La corsa a bassa intensità è utilissima per la salute cardiovascolare e per bruciare calorie durante la sessione. Ma non produce il cosiddetto effetto EPOC, il consumo calorico elevato nelle ore successive all'allenamento. E non stimola la massa muscolare, che è la principale leva per alzare il metabolismo basale. Aggiungere chilometri di corsa lenta senza cambiare le altre variabili raramente produce dimagrimento significativo dopo la menopausa.
L'errore numero due: mangiare troppo poco
L'altro errore classico è ridurre drasticamente le calorie. In teoria funziona.

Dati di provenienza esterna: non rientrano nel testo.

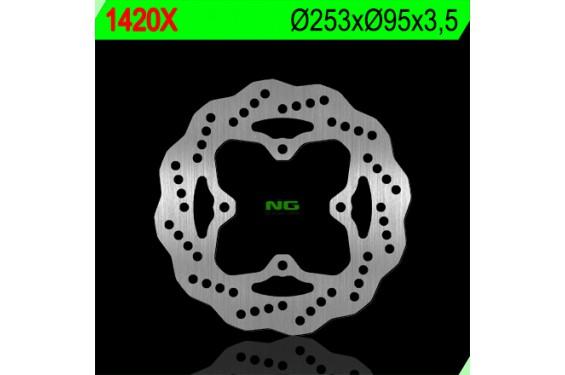 Disque de Frein Wave Quad - SSV Avant NG Brake pour Arctic Cat 700 i HDX Prowler (11-16)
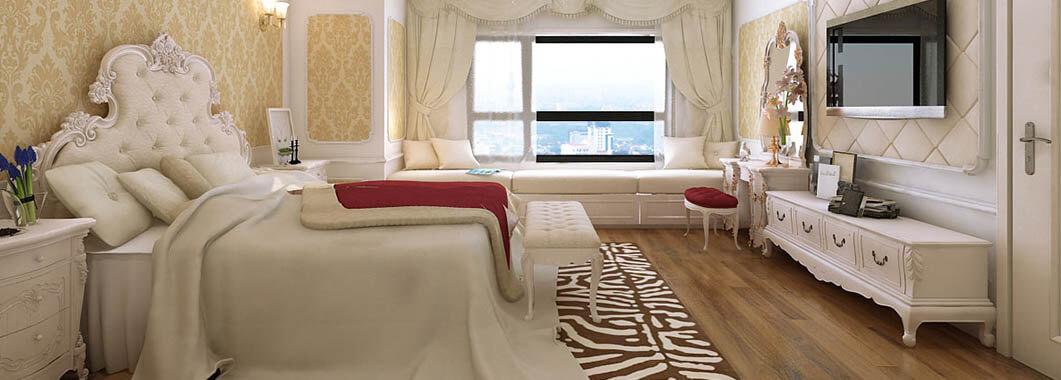 Mãn nhãn và ấn tượng với thiết kế nội thất chung cư cao cấp, sang trọng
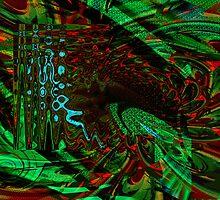 Peacock  by Merice Ewart Marshall - LFA
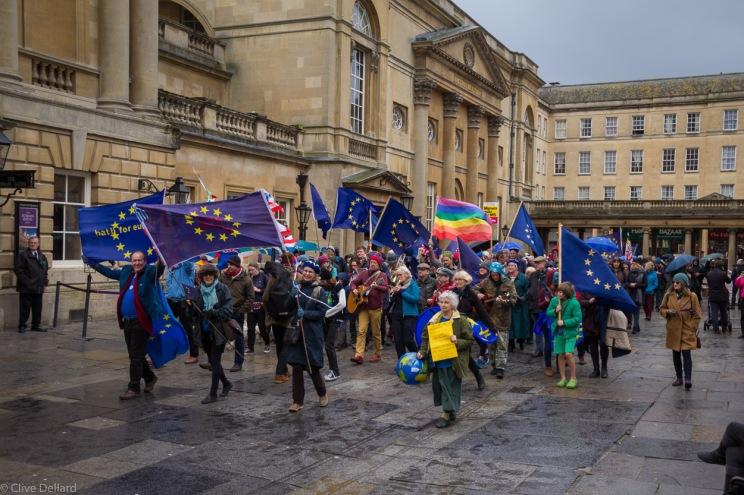 Bath's first Pulse of Europe event 5th March 2017. Photo © Clive Dellard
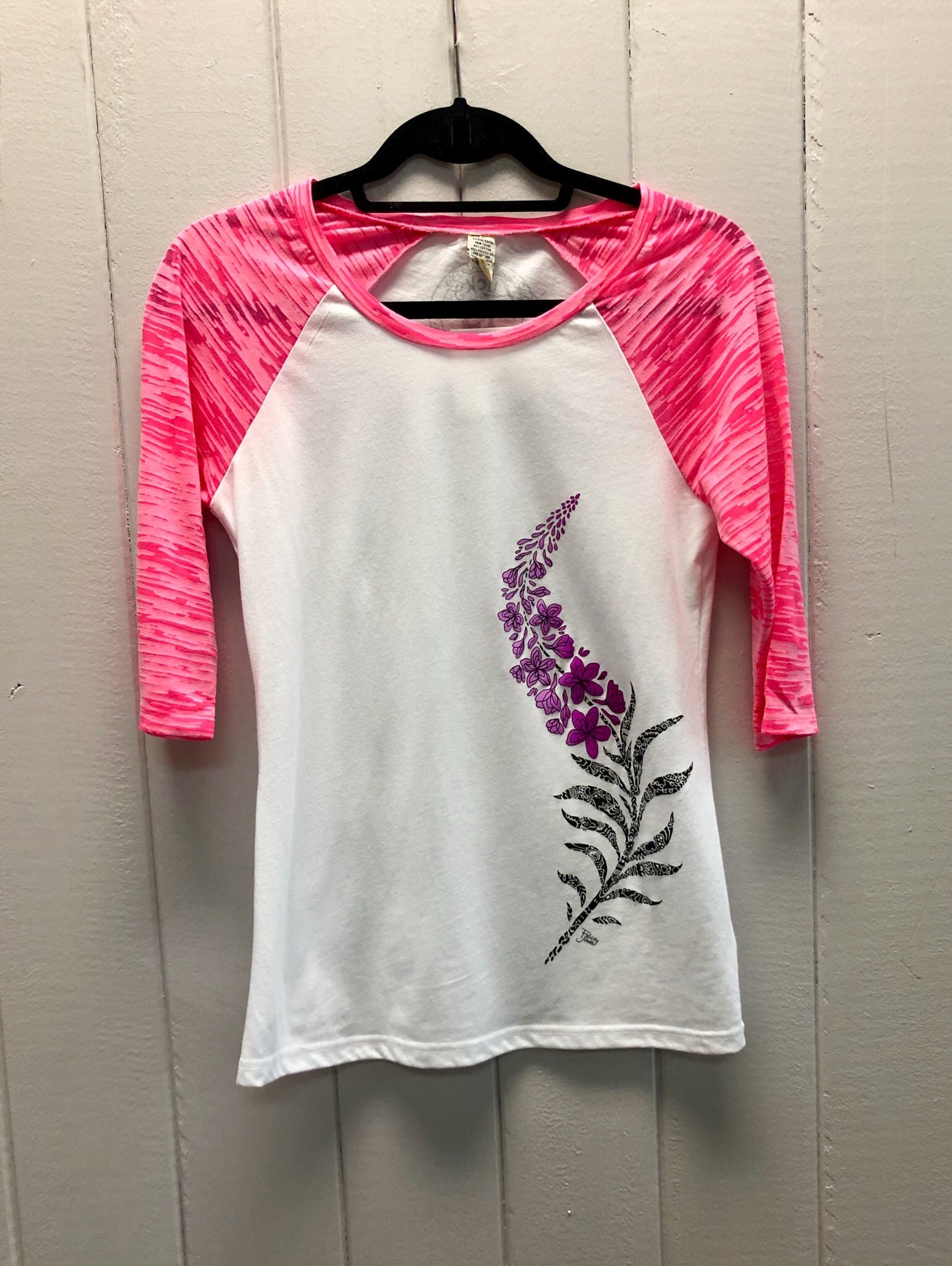 D. Fireweed 3/4 SL Burnout Pink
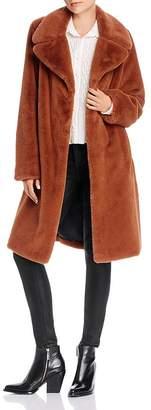 Aqua Wide-Lapel Faux-Fur Coat - 100% Exclusive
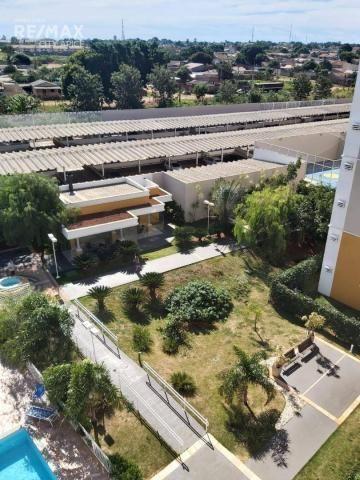 Apartamento com 3 dormitórios à venda, 70 m² por R$ 300.000,00 - Vila Albuquerque - Campo  - Foto 2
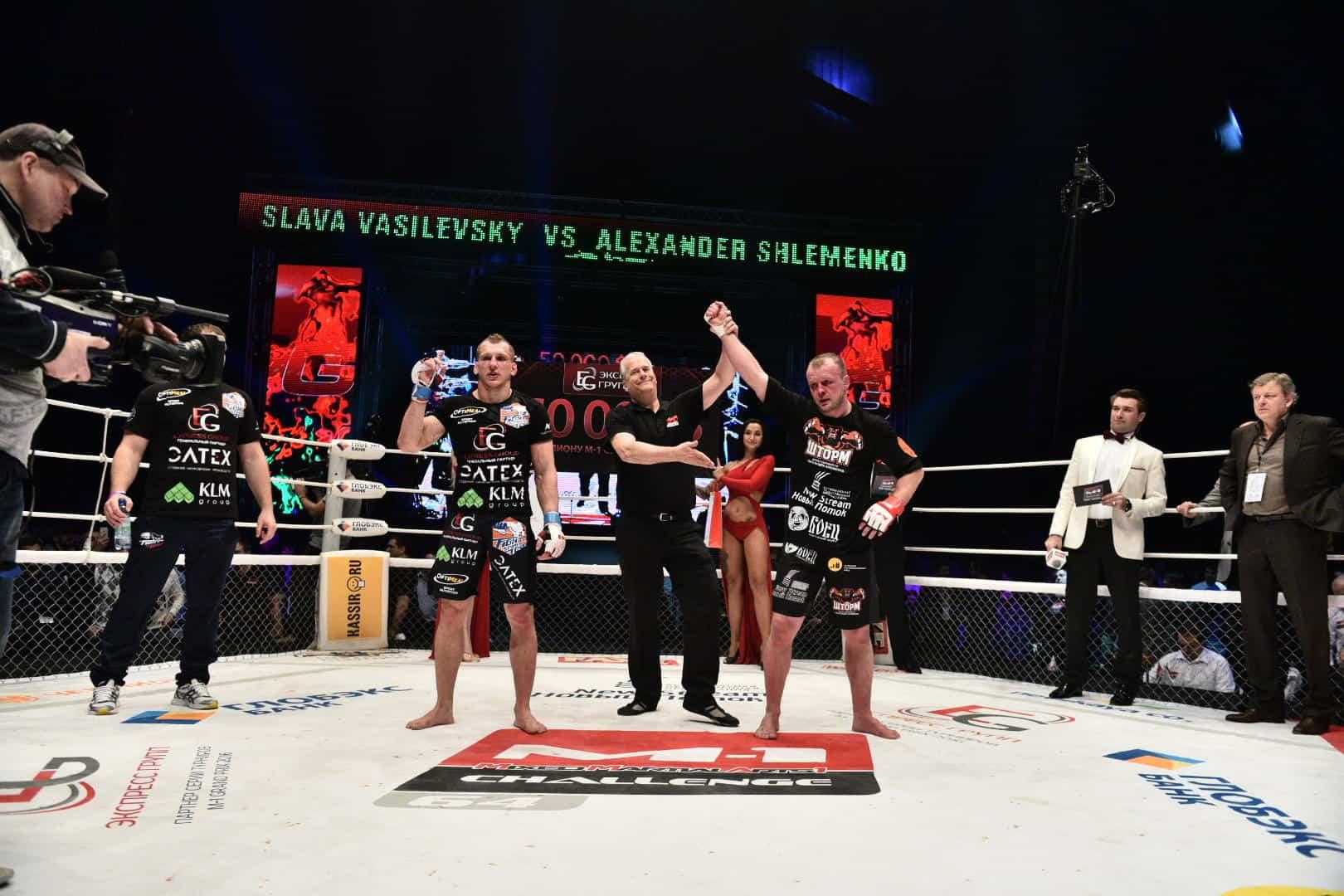 Alexander Shlemenko, Vyacheslav Vasilevsky (6)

In pratica, con il profilo ormonale della menopausa, un deficit calorico eccessivo in presenza di allenamento aumenta il cortisolo, rallenta il metabolismo e porta il corpo a perdere massa muscolare invece che grasso. Il risultato è una composizione corporea peggiore nonostante la bilancia scenda.
Mangiare poco e correre tanto è la combinazione peggiore per la runner in menopausa che vuole dimagrire. Non perché non funzioni mai, ma perché in questo contesto ormonale il corpo interpreta quel deficit come una minaccia e risponde conservando il grasso e sacrificando il muscolo.
Cosa funziona davvero: la combinazione che cambia tutto
La combinazione che produce risultati reali dopo la menopausa è tre elementi insieme. Il primo è la forza: due sessioni settimanali di esercizi con resistenza progressiva aumentano la massa muscolare, alzano il metabolismo basale e producono cambiamenti nella composizione corporea che la corsa da sola non riesce a fare. Il muscolo brucia calorie a riposo. Più muscolo significa metabolismo più alto 24 ore su 24.
Il secondo è una sessione di intensità a settimana nella corsa, ripetute o fartlek, che attiva l'EPOC e stimola il metabolismo nelle ore successive. Non ogni giorno. Una volta a settimana, ben recuperata.
Il terzo è l'alimentazione con proteine sufficienti: 1.6-2 grammi per kg di peso al giorno, distribuite in 3-4 assunzioni. Le proteine riducono la perdita di massa muscolare durante il dimagrimento, supportano il recupero e aumentano il senso di sazietà. Senza proteine adeguate si perde sia grasso che muscolo, peggiorando il metabolismo basale.
Il ruolo del sonno nel dimagrimento dopo la menopausa
Il sonno è la variabile che quasi nessuno considera nel dimagrimento. Dormire meno di sette ore aumenta la grelina, l'ormone della fame, e riduce la leptina, l'ormone della sazietà. Il risultato è più appetito, meno controllo sulle scelte alimentari e più accumulo di grasso. In menopausa, dove il sonno è già compromesso dalle vampate e dai cambiamenti ormonali, questo meccanismo si amplifica.
Lavorare sul sonno prima ancora che sul piano di allenamento è spesso la mossa più efficace per sbloccare il dimagrimento nella runner in menopausa. Per approfondire come tutti questi elementi si collegano, leggi la guida completa: Running donna over 50: la guida completa per correre meglio in menopausa e dopo.
Quando una runner in menopausa mi dice che corre tanto ma non dimagrisce, la prima domanda che faccio non è quanti chilometri fa. È: quante ore dormi, quante proteine mangi e fai forza? Quasi sempre la risposta a queste tre domande spiega tutto.